Ted zuckte die Achseln. „Reg dich nicht auf.“

„Dich ruft Moreland nicht alle zehn Minuten an. Ich sage dir, er ist fest entschlossen.“

Horace Moreland vergrößerte sein Unternehmen, indem er kleinere Geschäfte verschlang wie Kinder die Süßigkeiten zu Halloween. Und er hatte für diese Woche seinen Besuch angekündigt, um nun auch Whiting’s zu verschlingen. Ted und Grant waren natürlich gegen die Übernahme, konnten aber über das Schicksal der Firma nicht allein entscheiden. Zu einem Viertel war immer noch ihr Onkel Truman am Geschäft beteiligt.

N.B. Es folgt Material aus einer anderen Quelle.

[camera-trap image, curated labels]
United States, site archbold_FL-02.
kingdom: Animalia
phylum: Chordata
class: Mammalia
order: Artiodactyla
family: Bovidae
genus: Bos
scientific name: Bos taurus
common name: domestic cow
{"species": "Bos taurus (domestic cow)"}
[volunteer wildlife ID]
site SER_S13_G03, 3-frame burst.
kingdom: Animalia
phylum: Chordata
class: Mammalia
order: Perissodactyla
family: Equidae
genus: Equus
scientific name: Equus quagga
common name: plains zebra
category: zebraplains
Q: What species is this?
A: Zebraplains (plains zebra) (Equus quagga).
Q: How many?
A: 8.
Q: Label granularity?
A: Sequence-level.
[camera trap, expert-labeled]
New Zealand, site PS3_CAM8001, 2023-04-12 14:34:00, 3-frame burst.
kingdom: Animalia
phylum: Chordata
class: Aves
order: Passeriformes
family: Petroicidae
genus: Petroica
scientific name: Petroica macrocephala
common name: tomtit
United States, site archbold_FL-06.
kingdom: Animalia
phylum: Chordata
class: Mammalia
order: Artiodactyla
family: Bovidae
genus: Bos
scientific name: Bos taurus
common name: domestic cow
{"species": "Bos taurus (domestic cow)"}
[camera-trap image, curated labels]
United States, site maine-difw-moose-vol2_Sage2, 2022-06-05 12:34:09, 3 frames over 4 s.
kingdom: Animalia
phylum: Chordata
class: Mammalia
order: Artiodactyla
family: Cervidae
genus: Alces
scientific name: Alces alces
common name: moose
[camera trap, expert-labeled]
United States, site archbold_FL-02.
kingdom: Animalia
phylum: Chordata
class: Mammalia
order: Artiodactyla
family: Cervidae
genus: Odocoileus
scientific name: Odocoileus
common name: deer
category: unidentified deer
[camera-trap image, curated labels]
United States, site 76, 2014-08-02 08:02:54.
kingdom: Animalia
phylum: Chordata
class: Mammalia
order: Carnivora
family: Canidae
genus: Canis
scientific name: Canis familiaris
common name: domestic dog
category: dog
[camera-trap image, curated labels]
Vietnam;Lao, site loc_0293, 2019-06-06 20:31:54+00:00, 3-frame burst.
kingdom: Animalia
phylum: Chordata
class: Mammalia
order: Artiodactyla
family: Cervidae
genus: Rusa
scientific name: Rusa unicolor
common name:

Onkel Truman war ein Golfnarr, der ständig Geld brauchte, um den Verpflichtungen in seinem Club nachzukommen. Eine Schwäche, die ihn für Morelands Angebot empfänglich machte. Ein weiteres Viertel hielt ihre Stiefmutter Mona. Ted und Grants Vater war vor sieben Jahren verstorben, doch mit ihren fünfundzwanzig Prozent übte seine vierte Frau immer noch beträchtlichen Einfluss auf das Leben der Zwillingsbrüder aus. Und Mona musste zum Verkauf nicht erst überredet werden. Sie war eine Sklavin der Mode. Stets im neuesten Trend gekleidet zu sein kostete Geld. Und war Barvermögen nicht besser als eine Geschäftsbeteiligung, die sie von ökonomischen Zwängen abhängig machte? Mit anderen Worten, wenn Moreland der feindliche General war, dann waren Mona und Truman die Überläufer, die seine Panzer mit wehenden Fahnen und Konfetti begrüßten.

„Wenn ich die Katastrophe verhindern will, muss ich hier sein.“

„Weißt du, was ich glaube?“, fragte Ted. „Ich glaube, du willst nicht zu dieser Hochzeit, damit du nicht erinnert wirst.“

„Erinnert? Woran?“

„An deine Scheidung.“

Grant seufzte. „Du hast recht. Daran will ich nicht erinnert werden.“ Er war immer noch schockiert, dass ausgerechnet er, der seinen Vater drei Mal hatte heiraten sehen und sich geschworen hatte, es besser zu machen, nun auch geschieden war.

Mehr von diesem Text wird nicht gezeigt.